§ EXERCISE
Would you transcribe the entries below, beginning at the line with "El Líder de" and ending after the line with "handen, vervaardiging, sunset.", exactly, with no picture and nothing more?

§ GIVEN DATA
● ● ● ● ●

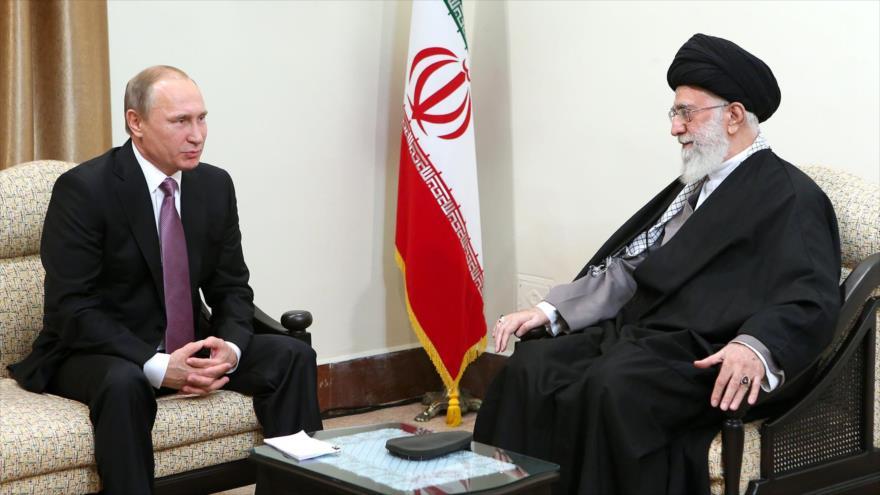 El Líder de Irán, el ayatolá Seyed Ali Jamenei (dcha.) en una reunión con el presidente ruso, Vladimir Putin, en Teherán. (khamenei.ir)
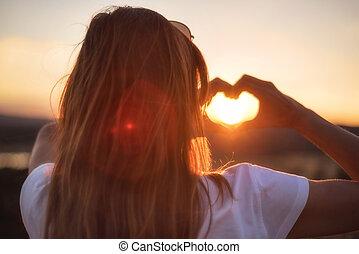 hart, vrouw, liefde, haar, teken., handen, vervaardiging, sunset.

● ● ● ● ●

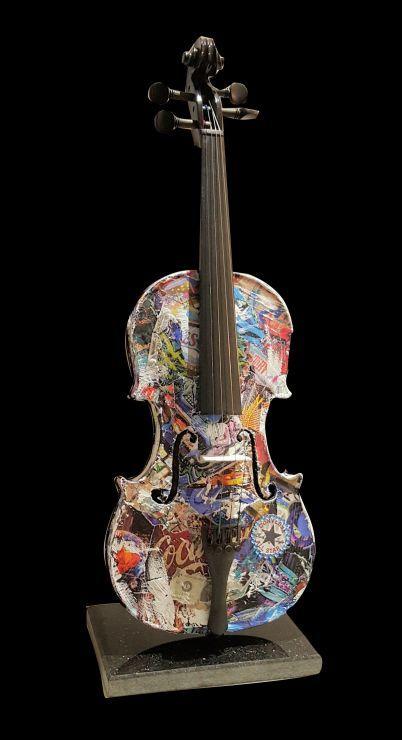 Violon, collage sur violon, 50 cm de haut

● ● ● ● ●

§ RESPONSE TO THIS TASK
 El Líder de Irán, el ayatolá Seyed Ali Jamenei (dcha.) en una reunión con el presidente ruso, Vladimir Putin, en Teherán. (khamenei.ir)
 hart, vrouw, liefde, haar, teken., handen, vervaardiging, sunset.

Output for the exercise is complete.